Utilizar o sofrimento dos animais para justificar a entrada de verbas na região, não me parece o caminho mais correcto, mas a afirmação revela um desconhecimento completo do perfil de quem visita a região. Quem nos procura, seja nacional ou estrangeiro, vai ao encontro da natureza, vai ao encontro do equilíbrio entre o homem e essa mesma natureza, coisa rara nos dias de hoje, vai ao encontro do valioso património humano edificado e de um ambiente único no mundo, pautado por uma certa calma e doçura na forma de viver.

 

A imagem dos Açores que tem sido apregoada, e muito bem, congrega estes valores e são que eles que atraem forasteiros. Introduzir toiros picados vai gerar uma onda de protestos com consequências graves no turismo. E não se julgue que as pessoas são indiferentes a estas questões. Quem ler os jornais do início do século XX já encontra críticas de estrangeiros aos nossos “brutos” costumes por maltratarmos os animais domésticos; o que não dirão da brutalidade que agora se quer introduzir…

 

Os Açores têm um passado histórico a preservar, uma cultura que nos honra, uma imagem positiva em todos os cantos do mundo, uma forma de estar reveladora do processo civilizacional que constitui a longa caminhada da humanidade. O que se defende agora é um retrocesso. É pena que uma boa parte dos representantes dos açorianos na Assembleia Regional não saiba interpretar esses valores e queira ficar para a história como um símbolo do retrocesso.

 

Quanto à recuperação da tradição, tenho andado a folhear o que tem sido publicado sobre touradas e não encontrei nada que refira a prática de picar os toiros, como uma componente da festa taurina. Não se invoque Luís da Silva Ribeiro, porque ele não o afirma e nem sequer era defensor dessa barbaridade. Recordo, por exemplo, que, quando foi administrador do concelho de Angra, deu ordens à polícia para não permitir maus tratos aos animais, nem que os carros fossem puxados por cães, conduzindo pessoas ou cargas excessivas.

 

Ainda nos princípios do século XX, os nossos homens do campo iam às touradas acompanhados do seu bordão, com um aguilhão encavado na ponta.
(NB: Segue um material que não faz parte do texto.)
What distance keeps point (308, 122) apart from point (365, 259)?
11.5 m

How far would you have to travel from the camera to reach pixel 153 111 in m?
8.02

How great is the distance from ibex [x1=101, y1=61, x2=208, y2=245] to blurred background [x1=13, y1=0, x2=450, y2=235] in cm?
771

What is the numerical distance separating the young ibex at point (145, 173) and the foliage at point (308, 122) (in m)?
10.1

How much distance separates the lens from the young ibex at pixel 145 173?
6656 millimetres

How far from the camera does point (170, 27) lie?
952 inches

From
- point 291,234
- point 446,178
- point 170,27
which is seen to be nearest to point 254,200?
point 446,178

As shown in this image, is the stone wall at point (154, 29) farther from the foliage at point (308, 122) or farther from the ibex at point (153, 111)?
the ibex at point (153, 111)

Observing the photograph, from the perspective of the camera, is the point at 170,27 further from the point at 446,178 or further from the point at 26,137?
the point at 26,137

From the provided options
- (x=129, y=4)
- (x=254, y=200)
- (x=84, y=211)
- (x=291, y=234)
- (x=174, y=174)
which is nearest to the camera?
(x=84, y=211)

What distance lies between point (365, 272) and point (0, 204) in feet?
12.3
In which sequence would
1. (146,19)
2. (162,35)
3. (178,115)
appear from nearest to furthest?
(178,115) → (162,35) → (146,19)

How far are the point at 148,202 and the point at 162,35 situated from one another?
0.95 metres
A brutalidade que caracterizava muitos deles levava a que espetassem o animal, para que a ferroada provocasse a correria do bicho. Trata-se de actos individuais, isolados, que não faziam parte da estrutura da festa. Não se confunda estas atitudes como uma prática generalizada. E a prová-lo estão precisamente as críticas que foram feitas na imprensa a estes actos, considerados bárbaros. Como já escrevi neste periódico (a 17 de Fevereiro), o que mais se encontra na imprensa é precisamente a opinião que defende o animal e não quem o pica. Esta era a atitude mais adequada a uma sociedade que vinha defendendo novos valores, novos comportamentos, considerados civilizados. 

 

Há dias, numa reportagem televisiva, um defensor dos toiros picados argumentava que só ia à tourada quem queria, como se o problema fosse esse. Independentemente de quem vê, o animal sofre quando é picado. A questão centra-se no animal e não no espectador. A defesa dos direitos do homem e a defesa dos direitos dos animais são uma conquista da humanidade. Uma conquista que marca a era moderna, que nos distingue da barbárie de outros tempos.

 

Só por ignorância ou demagogia se pode defender a tradição desta prática violenta ou afirmar que é um acto cultural. Esta afirmação ainda me deixa mais boquiaberto. Por onde andará essa cultura que ninguém a viu? Mais perplexo fico quando vejo deputados de ilhas que nunca sentiram o bafo de um toiro aceitarem esta premissa. Mas mesmo que fosse uma questão cultural, o que a humanidade tem feito é combater o que há de negativo nesses comportamentos dos homens. Será que os nossos deputados vão defender o alcoolismo, a violência doméstica, a prostituição por serem uma prática cultural?

 

Meus caros senhores, ainda vão a tempo de repensar o sentido do vosso voto. Não envergonhem o cargo que ocupam, a instituição que representam, o povo que vos elegeu.